Spatial reasoning question data —
+++++
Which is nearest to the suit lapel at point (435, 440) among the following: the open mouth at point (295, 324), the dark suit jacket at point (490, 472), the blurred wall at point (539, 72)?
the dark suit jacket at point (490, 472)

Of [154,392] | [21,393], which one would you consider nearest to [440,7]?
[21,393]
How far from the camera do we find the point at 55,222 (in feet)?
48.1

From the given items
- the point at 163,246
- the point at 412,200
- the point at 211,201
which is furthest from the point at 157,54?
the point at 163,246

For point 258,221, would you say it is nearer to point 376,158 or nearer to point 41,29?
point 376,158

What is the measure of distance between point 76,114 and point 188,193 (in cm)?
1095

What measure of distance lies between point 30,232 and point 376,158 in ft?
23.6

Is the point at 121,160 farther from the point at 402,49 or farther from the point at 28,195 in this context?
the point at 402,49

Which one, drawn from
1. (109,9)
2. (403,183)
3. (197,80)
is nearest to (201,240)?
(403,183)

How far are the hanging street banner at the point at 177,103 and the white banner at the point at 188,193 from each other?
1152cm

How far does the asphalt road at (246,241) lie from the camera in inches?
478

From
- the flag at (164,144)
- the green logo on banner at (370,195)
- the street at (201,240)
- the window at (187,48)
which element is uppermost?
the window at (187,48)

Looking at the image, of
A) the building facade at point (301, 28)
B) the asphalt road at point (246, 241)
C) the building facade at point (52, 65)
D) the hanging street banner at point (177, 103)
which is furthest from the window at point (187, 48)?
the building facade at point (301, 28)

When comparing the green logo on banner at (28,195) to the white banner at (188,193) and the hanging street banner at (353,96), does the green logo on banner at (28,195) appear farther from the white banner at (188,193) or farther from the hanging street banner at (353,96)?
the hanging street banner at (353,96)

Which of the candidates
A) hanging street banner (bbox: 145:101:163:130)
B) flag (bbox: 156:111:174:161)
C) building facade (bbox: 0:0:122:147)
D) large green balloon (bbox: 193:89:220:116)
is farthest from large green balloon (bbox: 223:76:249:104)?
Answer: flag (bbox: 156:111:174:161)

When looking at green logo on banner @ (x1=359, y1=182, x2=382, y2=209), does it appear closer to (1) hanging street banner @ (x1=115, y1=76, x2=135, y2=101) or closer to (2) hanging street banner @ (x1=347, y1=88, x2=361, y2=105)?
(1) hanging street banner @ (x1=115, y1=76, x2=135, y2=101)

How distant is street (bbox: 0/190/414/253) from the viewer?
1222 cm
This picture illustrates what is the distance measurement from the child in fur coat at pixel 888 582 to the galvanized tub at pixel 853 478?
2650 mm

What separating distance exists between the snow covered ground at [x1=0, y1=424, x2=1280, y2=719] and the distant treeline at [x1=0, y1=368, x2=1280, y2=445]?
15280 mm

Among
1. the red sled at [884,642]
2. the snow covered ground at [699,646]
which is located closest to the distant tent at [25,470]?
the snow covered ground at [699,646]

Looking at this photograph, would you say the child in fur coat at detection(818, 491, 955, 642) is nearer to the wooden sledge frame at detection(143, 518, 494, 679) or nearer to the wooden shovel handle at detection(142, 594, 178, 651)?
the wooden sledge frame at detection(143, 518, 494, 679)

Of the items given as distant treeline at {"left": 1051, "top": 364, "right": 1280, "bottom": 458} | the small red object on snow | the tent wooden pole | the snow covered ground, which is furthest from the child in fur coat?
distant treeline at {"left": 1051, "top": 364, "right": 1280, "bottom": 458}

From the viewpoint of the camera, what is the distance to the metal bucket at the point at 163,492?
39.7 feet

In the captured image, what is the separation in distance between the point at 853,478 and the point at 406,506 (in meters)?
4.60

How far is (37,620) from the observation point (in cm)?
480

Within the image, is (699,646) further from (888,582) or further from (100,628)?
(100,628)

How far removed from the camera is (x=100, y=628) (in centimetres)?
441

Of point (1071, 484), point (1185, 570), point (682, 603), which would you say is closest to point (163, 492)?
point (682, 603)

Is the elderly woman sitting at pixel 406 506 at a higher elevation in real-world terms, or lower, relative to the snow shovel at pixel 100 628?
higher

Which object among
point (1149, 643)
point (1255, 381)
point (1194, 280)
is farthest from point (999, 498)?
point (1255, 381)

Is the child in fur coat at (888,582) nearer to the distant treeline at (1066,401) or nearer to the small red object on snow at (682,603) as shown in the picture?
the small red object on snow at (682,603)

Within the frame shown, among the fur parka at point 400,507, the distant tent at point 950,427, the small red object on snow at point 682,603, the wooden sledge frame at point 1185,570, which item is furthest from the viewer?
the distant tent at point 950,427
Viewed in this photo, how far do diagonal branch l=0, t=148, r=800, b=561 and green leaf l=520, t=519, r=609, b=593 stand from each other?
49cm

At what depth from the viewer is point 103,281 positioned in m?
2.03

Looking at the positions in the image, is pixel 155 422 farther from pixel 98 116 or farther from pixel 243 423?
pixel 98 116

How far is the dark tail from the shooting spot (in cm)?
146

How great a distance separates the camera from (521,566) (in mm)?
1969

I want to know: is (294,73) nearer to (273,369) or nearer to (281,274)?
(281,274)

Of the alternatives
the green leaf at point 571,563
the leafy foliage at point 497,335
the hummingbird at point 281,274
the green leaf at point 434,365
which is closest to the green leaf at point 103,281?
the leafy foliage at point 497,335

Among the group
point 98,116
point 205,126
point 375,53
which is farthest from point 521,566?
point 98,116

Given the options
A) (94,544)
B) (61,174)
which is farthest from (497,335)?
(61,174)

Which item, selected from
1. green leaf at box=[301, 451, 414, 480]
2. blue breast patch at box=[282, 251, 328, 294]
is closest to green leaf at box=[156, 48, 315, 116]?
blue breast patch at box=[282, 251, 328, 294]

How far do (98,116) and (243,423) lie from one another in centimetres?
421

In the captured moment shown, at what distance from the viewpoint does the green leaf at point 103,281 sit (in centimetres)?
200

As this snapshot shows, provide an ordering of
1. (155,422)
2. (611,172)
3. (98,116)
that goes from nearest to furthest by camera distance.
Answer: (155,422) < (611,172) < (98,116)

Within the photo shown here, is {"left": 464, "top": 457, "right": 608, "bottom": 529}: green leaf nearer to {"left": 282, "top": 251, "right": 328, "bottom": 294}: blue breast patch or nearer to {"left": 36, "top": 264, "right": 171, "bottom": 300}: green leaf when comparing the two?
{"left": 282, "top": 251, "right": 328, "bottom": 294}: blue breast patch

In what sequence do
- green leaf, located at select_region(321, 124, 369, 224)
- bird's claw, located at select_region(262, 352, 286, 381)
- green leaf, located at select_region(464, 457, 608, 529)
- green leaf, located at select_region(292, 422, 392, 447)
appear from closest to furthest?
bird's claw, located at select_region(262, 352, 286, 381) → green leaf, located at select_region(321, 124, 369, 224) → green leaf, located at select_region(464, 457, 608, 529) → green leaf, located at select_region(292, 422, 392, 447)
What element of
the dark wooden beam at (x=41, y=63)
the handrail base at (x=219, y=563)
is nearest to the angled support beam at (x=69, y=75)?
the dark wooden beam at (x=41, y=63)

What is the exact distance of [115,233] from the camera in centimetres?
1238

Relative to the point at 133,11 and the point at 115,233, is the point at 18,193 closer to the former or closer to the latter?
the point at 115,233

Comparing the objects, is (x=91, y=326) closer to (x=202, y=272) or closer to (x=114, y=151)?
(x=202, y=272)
+++++
TASK — Print all of the data above verbatim, line for line.

ANSWER TO THIS TASK —
Which is nearest to the suit lapel at point (435, 440) among the following: the open mouth at point (295, 324), the dark suit jacket at point (490, 472), the blurred wall at point (539, 72)?
the dark suit jacket at point (490, 472)

Of [154,392] | [21,393], which one would you consider nearest to [440,7]?
[21,393]
How far from the camera do we find the point at 55,222 (in feet)?
48.1

From the given items
- the point at 163,246
- the point at 412,200
- the point at 211,201
which is furthest from the point at 157,54?
the point at 163,246

For point 258,221, would you say it is nearer to point 376,158 or nearer to point 41,29?
point 376,158

What is the measure of distance between point 76,114 and point 188,193 (in cm)?
1095

What measure of distance lies between point 30,232 and point 376,158 in ft?
23.6

Is the point at 121,160 farther from the point at 402,49 or farther from the point at 28,195 in this context?
the point at 402,49

Which one, drawn from
1. (109,9)
2. (403,183)
3. (197,80)
is nearest to (201,240)?
(403,183)

How far are the hanging street banner at the point at 177,103 and the white banner at the point at 188,193 from each other?
1152cm

How far does the asphalt road at (246,241) lie from the camera in inches?
478

From
- the flag at (164,144)
- the green logo on banner at (370,195)
- the street at (201,240)
- the window at (187,48)
which element is uppermost?
the window at (187,48)

Looking at the image, of
A) the building facade at point (301, 28)
B) the asphalt road at point (246, 241)
C) the building facade at point (52, 65)
D) the hanging street banner at point (177, 103)
which is furthest from the window at point (187, 48)?
the building facade at point (301, 28)

When comparing the green logo on banner at (28,195) to the white banner at (188,193) and the hanging street banner at (353,96), does the green logo on banner at (28,195) appear farther from the white banner at (188,193) or farther from the hanging street banner at (353,96)?
the hanging street banner at (353,96)

Which of the candidates
A) hanging street banner (bbox: 145:101:163:130)
B) flag (bbox: 156:111:174:161)
C) building facade (bbox: 0:0:122:147)
D) large green balloon (bbox: 193:89:220:116)
is farthest from large green balloon (bbox: 223:76:249:104)?
Answer: flag (bbox: 156:111:174:161)

When looking at green logo on banner @ (x1=359, y1=182, x2=382, y2=209), does it appear closer to (1) hanging street banner @ (x1=115, y1=76, x2=135, y2=101) or closer to (2) hanging street banner @ (x1=347, y1=88, x2=361, y2=105)?
(1) hanging street banner @ (x1=115, y1=76, x2=135, y2=101)

How distant is street (bbox: 0/190/414/253) from the viewer?
1222 cm
This picture illustrates what is the distance measurement from the child in fur coat at pixel 888 582 to the galvanized tub at pixel 853 478?
2650 mm

What separating distance exists between the snow covered ground at [x1=0, y1=424, x2=1280, y2=719] and the distant treeline at [x1=0, y1=368, x2=1280, y2=445]?
15280 mm

Among
1. the red sled at [884,642]
2. the snow covered ground at [699,646]
which is located closest to the distant tent at [25,470]?
the snow covered ground at [699,646]

Looking at this photograph, would you say the child in fur coat at detection(818, 491, 955, 642) is nearer to the wooden sledge frame at detection(143, 518, 494, 679) or nearer to the wooden shovel handle at detection(142, 594, 178, 651)?
the wooden sledge frame at detection(143, 518, 494, 679)

Of the items given as distant treeline at {"left": 1051, "top": 364, "right": 1280, "bottom": 458} | the small red object on snow | the tent wooden pole | the snow covered ground, which is furthest from the child in fur coat?
distant treeline at {"left": 1051, "top": 364, "right": 1280, "bottom": 458}

From the viewpoint of the camera, what is the distance to the metal bucket at the point at 163,492?
39.7 feet

In the captured image, what is the separation in distance between the point at 853,478 and the point at 406,506 (in meters)?
4.60

How far is (37,620) from the observation point (in cm)?
480

Within the image, is (699,646) further from (888,582) or further from (100,628)?
(100,628)

How far removed from the camera is (x=100, y=628) (in centimetres)?
441

Of point (1071, 484), point (1185, 570), point (682, 603), which would you say is closest to point (163, 492)?
point (682, 603)

Is the elderly woman sitting at pixel 406 506 at a higher elevation in real-world terms, or lower, relative to the snow shovel at pixel 100 628?
higher

Which object among
point (1149, 643)
point (1255, 381)
point (1194, 280)
is farthest from point (999, 498)?
point (1255, 381)

Is the child in fur coat at (888,582) nearer to the distant treeline at (1066,401) or nearer to the small red object on snow at (682,603) as shown in the picture?
the small red object on snow at (682,603)

Within the frame shown, among the fur parka at point 400,507, the distant tent at point 950,427, the small red object on snow at point 682,603, the wooden sledge frame at point 1185,570, which item is furthest from the viewer?
the distant tent at point 950,427
Viewed in this photo, how far do diagonal branch l=0, t=148, r=800, b=561 and green leaf l=520, t=519, r=609, b=593 stand from each other?
49cm

At what depth from the viewer is point 103,281 positioned in m?
2.03

Looking at the positions in the image, is pixel 155 422 farther from pixel 98 116 or farther from pixel 243 423?
pixel 98 116

How far is the dark tail from the shooting spot (in cm)?
146

How great a distance separates the camera from (521,566) (in mm)?
1969

I want to know: is (294,73) nearer to (273,369) or nearer to (281,274)?
(281,274)

Of the alternatives
the green leaf at point 571,563
the leafy foliage at point 497,335
the hummingbird at point 281,274
the green leaf at point 434,365
which is closest to the green leaf at point 103,281?
the leafy foliage at point 497,335

Among the group
point 98,116
point 205,126
point 375,53
which is farthest from point 521,566?
point 98,116

Given the options
A) (94,544)
B) (61,174)
which is farthest from (497,335)?
(61,174)

Which item, selected from
1. green leaf at box=[301, 451, 414, 480]
2. blue breast patch at box=[282, 251, 328, 294]
is closest to green leaf at box=[156, 48, 315, 116]?
blue breast patch at box=[282, 251, 328, 294]

How far do (98,116) and (243,423) lie from one another in centimetres?
421

In the captured moment shown, at what distance from the viewpoint does the green leaf at point 103,281 sit (in centimetres)?
200

As this snapshot shows, provide an ordering of
1. (155,422)
2. (611,172)
3. (98,116)
that goes from nearest to furthest by camera distance.
Answer: (155,422) < (611,172) < (98,116)

Within the photo shown here, is {"left": 464, "top": 457, "right": 608, "bottom": 529}: green leaf nearer to {"left": 282, "top": 251, "right": 328, "bottom": 294}: blue breast patch or nearer to {"left": 36, "top": 264, "right": 171, "bottom": 300}: green leaf when comparing the two?
{"left": 282, "top": 251, "right": 328, "bottom": 294}: blue breast patch

In what sequence do
- green leaf, located at select_region(321, 124, 369, 224)
- bird's claw, located at select_region(262, 352, 286, 381)
- green leaf, located at select_region(464, 457, 608, 529)
- green leaf, located at select_region(292, 422, 392, 447)
appear from closest to furthest?
bird's claw, located at select_region(262, 352, 286, 381) → green leaf, located at select_region(321, 124, 369, 224) → green leaf, located at select_region(464, 457, 608, 529) → green leaf, located at select_region(292, 422, 392, 447)
What element of
the dark wooden beam at (x=41, y=63)
the handrail base at (x=219, y=563)
is nearest to the angled support beam at (x=69, y=75)?
the dark wooden beam at (x=41, y=63)

What is the exact distance of [115,233] from the camera in centimetres?
1238

Relative to the point at 133,11 and the point at 115,233, is the point at 18,193 closer to the former or closer to the latter?
the point at 115,233

Comparing the objects, is (x=91, y=326) closer to (x=202, y=272) or closer to (x=114, y=151)?
(x=202, y=272)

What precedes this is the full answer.